A softening housing market will weigh on banks' profitability as credit growth slows.
Australia's housing market particularly in Sydney and Melbourne remains highly unaffordable, and BMI Research analysts' core view is for house prices to fall due to tightening macro-prudential measures, weak wage growth, and an increase in housing supply.
Residential mortgages account for slightly more than 60% of the loan portfolio of Australian banks, and a softening housing market is therefore likely to weigh on profitability as credit growth slows.
Here's more from BMI Research:
We expect existing macro-prudential policies that were put in place by the Australian Prudential Regulatory Authority (APRA) to weigh on the property market.

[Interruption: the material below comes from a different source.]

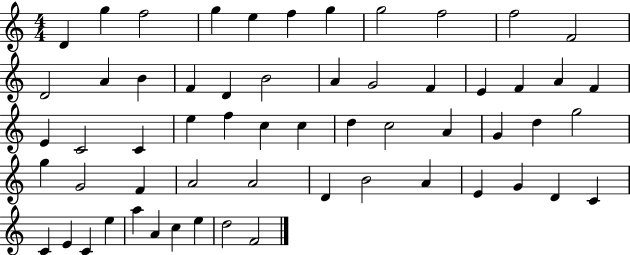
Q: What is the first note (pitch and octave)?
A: D4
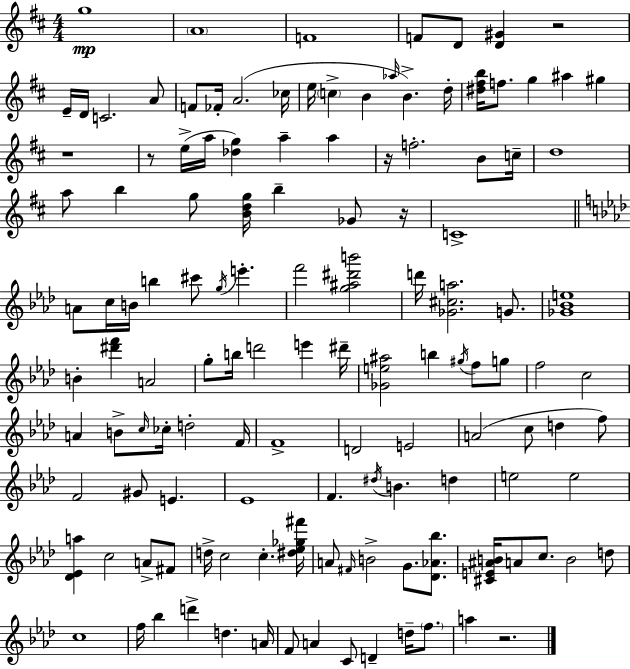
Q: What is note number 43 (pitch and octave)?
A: G5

Some of the measures include taking supervisory actions against banks that grow their property-lending investment portfolio by more than 10.0% per annum (2014), requiring banks to implement tougher rules to assess the mortgage servicing ability of borrowers (2015), and the restriction of the flow of new interest-only residential mortgage lending (March 2017).
Indeed, growth in housing loans has been slowing since the peak of 8.1% y-o-y in September 2015, coming in at 6.7% y-o-y in May, according to data from the Australian Bureau of Statistics, and this trend is likely to continue.
The boom in the country's housing market over the past couple of years has resulted in record high level of household debt due to strong mortgage lending growth, and in our view, it is a major risk for the Australian economy and the financial system.
According to data from the Reserve of Australia (RBA), household debt to annualised household disposable income reached 190.4% in March 2017 (with housing debt accounting for 70% of it), which represents a considerable increase of 23.5 percentage points (pp) from the levels in March 2007.